**To do:**
1 – From the transcript, extract the passage that begins at the words "I'm going to" and stops after the words "they will be.".
2 – Answer these questions on the transcript:
(a) Which people does the first speaker say she is going to focus on?
(b) Why, according to Tiffanie, do these people want others to know what they've been through?
(c) What does Tiffanie say we sometimes take for granted?

**Exercise passage:**
- - - - - - -

I'm going to focus on exonerees who have had convictions overturned
And what I want to do, which is different than I've heard, is I want to kind of take it on a deeper level and not really get into the details of the crime or like, the law piece and the appellate, court and all that bullshit. I want to really talk about the real shit. What did it feel like to be put in handcuffs? What did it feel like when they. That came down? What it. How were you treated? Did people hurt you? What was it like every day, you know, what. What did you eat? What was it like coming out like? I want to get into the deeper level of, you know, what people really. What these people really truly experience. And hopefully they're willing to get deep with me. I don't know if they will be.
>> Tiffanie: But I'm telling, you, I think they will, because, yeah, they're free. And they want people to know what they've been through because they should have never been through it. There's so many people who end up getting, you know, it overturned, and they just look at life so different. And, it almost makes you realize, like, sometimes we take our freedom for granted. It can be taken away just like that, over nothing. You don't even have to do anything.
>> Donna Hall: Right, Exactly.
>> Tiffanie: You.

- - - - - - -

**Dataset excerpt:**
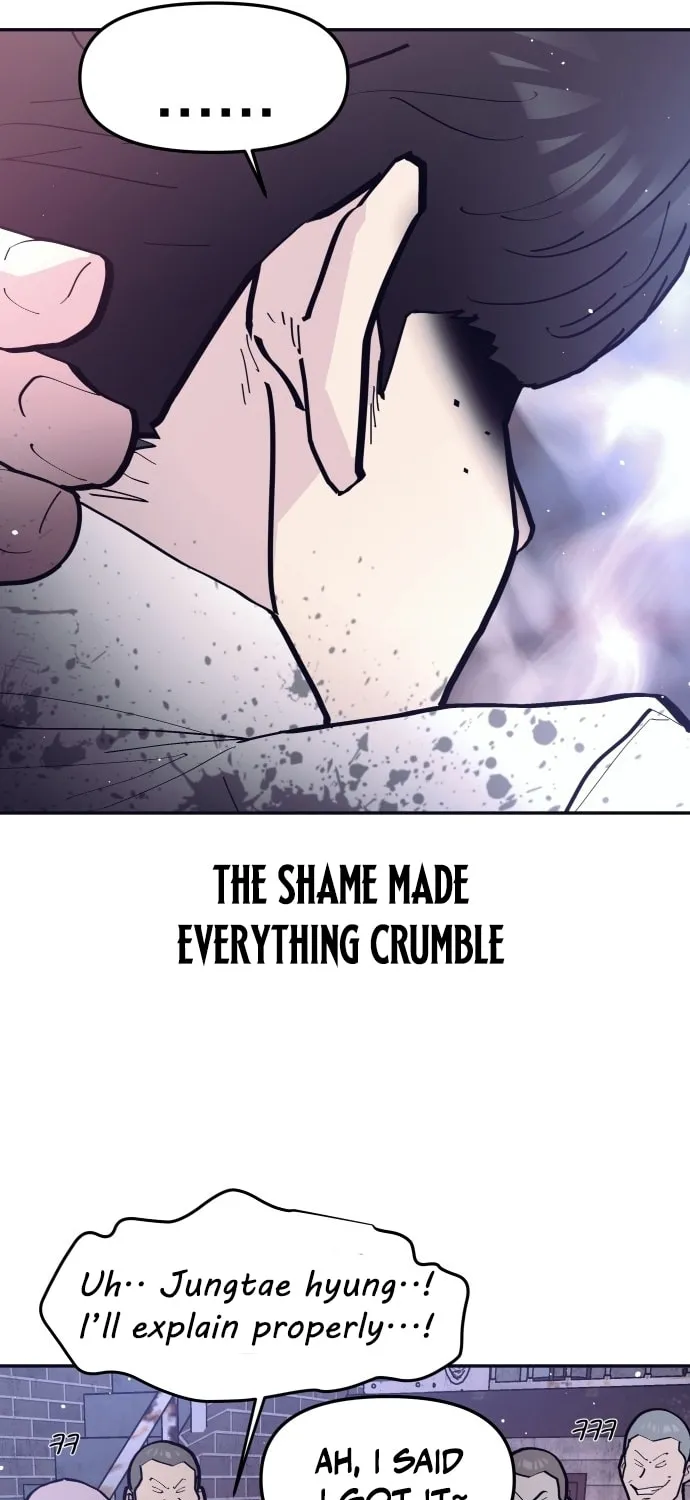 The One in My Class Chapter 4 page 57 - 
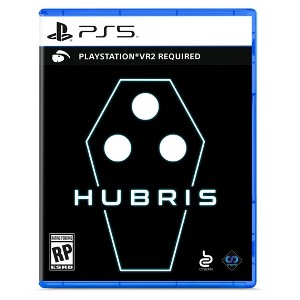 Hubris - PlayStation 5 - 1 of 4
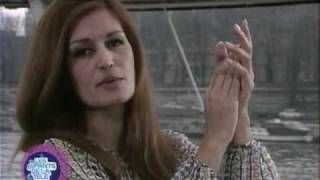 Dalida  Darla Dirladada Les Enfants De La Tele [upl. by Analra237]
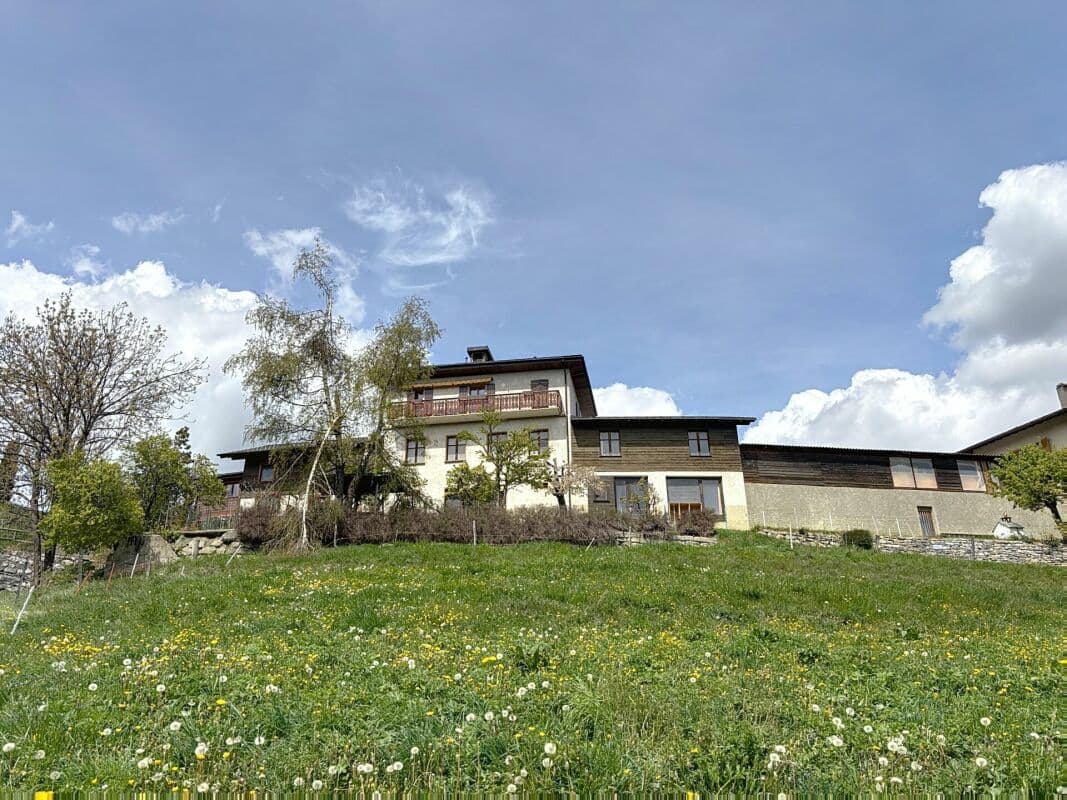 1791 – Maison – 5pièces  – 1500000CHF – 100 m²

- - - - - - -

**Your written answers:**
1 –
I'm going to focus on exonerees who have had convictions overturned
And what I want to do, which is different than I've heard, is I want to kind of take it on a deeper level and not really get into the details of the crime or like, the law piece and the appellate, court and all that bullshit. I want to really talk about the real shit. What did it feel like to be put in handcuffs? What did it feel like when they. That came down? What it. How were you treated? Did people hurt you? What was it like every day, you know, what. What did you eat? What was it like coming out like? I want to get into the deeper level of, you know, what people really. What these people really truly experience. And hopefully they're willing to get deep with me. I don't know if they will be.

2 –
(a) Exonerees who have had convictions overturned.
(b) Because they should have never been through it.
(c) Our freedom.